From 22 publications of potentially eligible cohorts that included 2957 people (figure 1; appendix p 3), six research groups provided published data on seven cohorts involving 1620 people for inclusion in this meta-analysis (appendix p 4).¹¹^,¹⁷^,¹⁸^,¹⁹^,²⁰^,³⁰ For missing data, in every instance the investigators of the original study were able to check their database and provide the missing values for all covariates. Of the 16 research groups who did not join the collaboration, whose studies involved 1337 people (45% of the published data), three groups agreed to collaborate but did not share data, two groups no longer had access to their data, one group did not have clinical data available, and ten groups did not respond to our invitations (figure 1; appendix pp 19–20).

Study flowchart

CCM=cerebral cavernous malformation. *See appendix pp 18–19. †See appendix pp 19–20 for references. ‡One eligible study provided data from two time periods, which are included as two separate cohorts. §See appendix p 20.

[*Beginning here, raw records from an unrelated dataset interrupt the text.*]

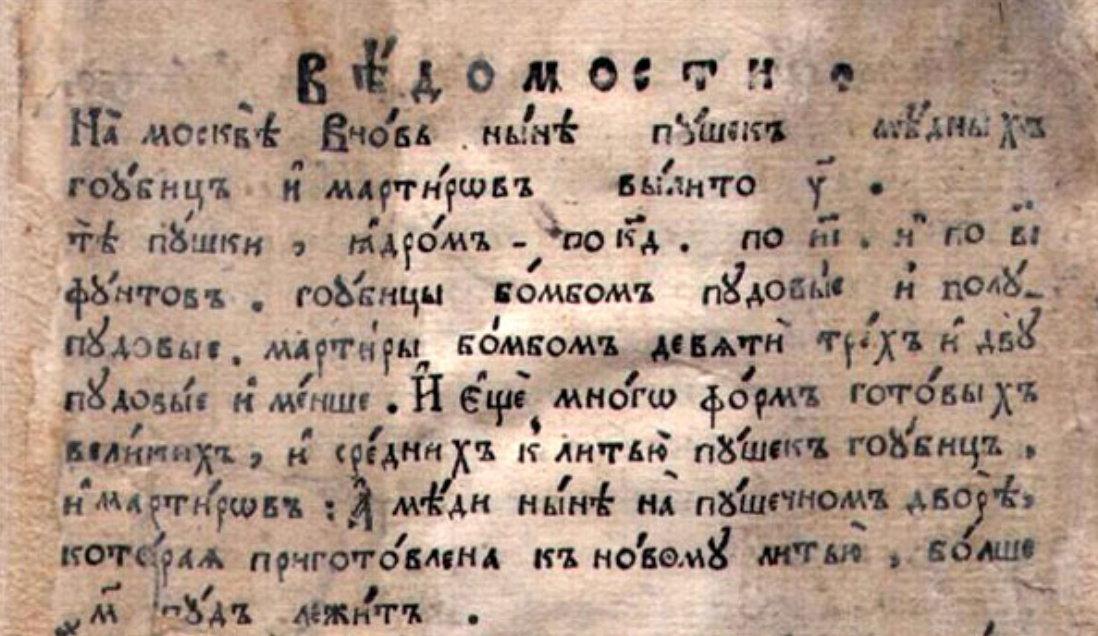 Первый номер российского газеты Ведомости от 13 января 1703 года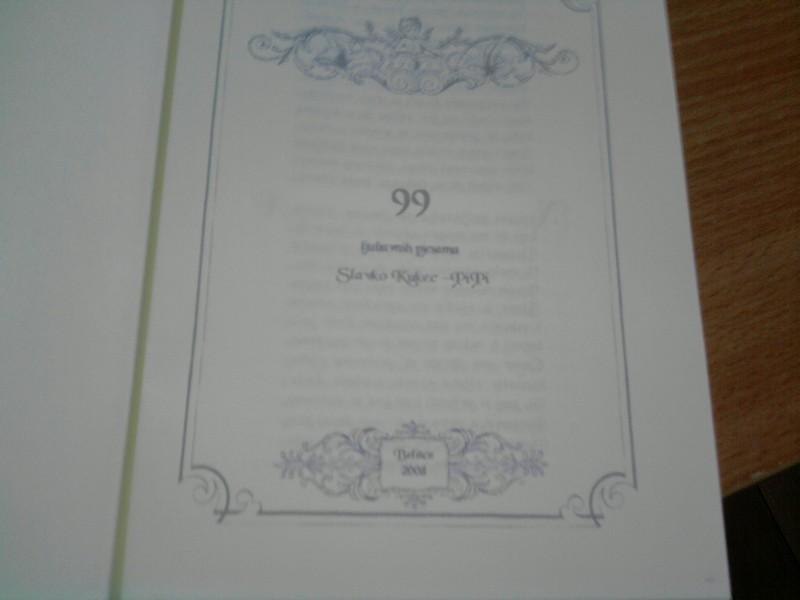 ručno uvezan rukopis P2201111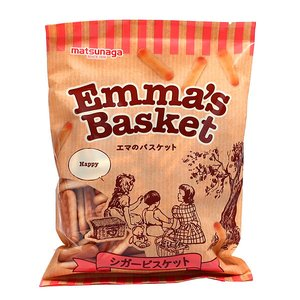 松永製菓 シガービスケット 170g【イージャパンモール】 ejapan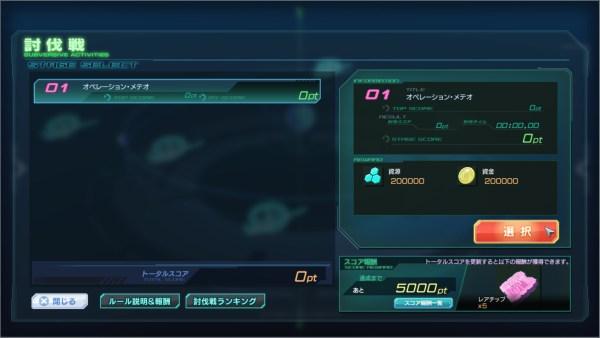 GundamDioramaFront 2016-06-21 16-09-22-385
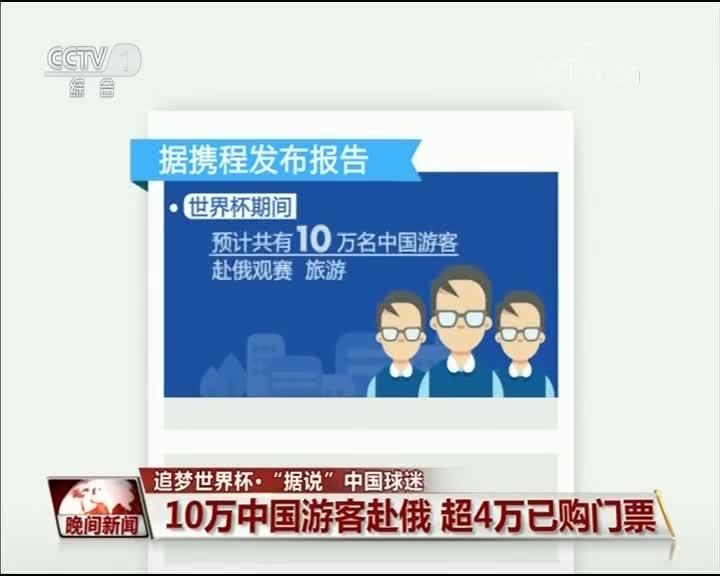 """[视频]追梦世界杯·""""据说""""中国球迷"""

Five cohorts were from tertiary referral centres (Toronto Western Hospital, ON, Canada, 1987–2007, n=345; Mayo Clinic, Rochester, MN, USA, 1984–98, n=267; Hôpital Lariboisière, Paris, France, 1994–2011, n=81; Seoul National University Hospital, Seoul, South Korea, 1998–2010, n=326; and Beijing Tiantan Hospital, Beijing, China, 1985–2012, n=306) and one was from the Scottish population (1999–2003, n=135). Data from a seventh cohort (Scottish population, 2006–10, n=160) and 63% (217 of 345 adults) of the Toronto cohort were previously unpublished. The Beijing cohort was restricted to adults with a brainstem CCM. Follow-up was prospective in the population-based cohorts¹¹ and one of the hospital-based cohorts,²⁰ both retrospective and prospective in another hospital-based cohort,¹⁷ and retrospective in the remainder (appendix p 3).¹⁸^,¹⁹^,³⁰ We did not identify problems (eg, incompatibility with different study inception points or differences in CCM, ICH, or FND definitions) when we checked the individual patient data. We used the date of symptom onset leading to diagnosis of CCM or the date of first medical assessment for 27 people without a date of diagnosis of CCMs in one cohort.¹⁷ All seven cohorts recorded FND as a mode of clinical presentation, but four cohorts did not record FND during follow-up.¹⁸^,¹⁹^,²⁰^,³⁰ Risk of bias in the seven cohorts was low (appendix p 5).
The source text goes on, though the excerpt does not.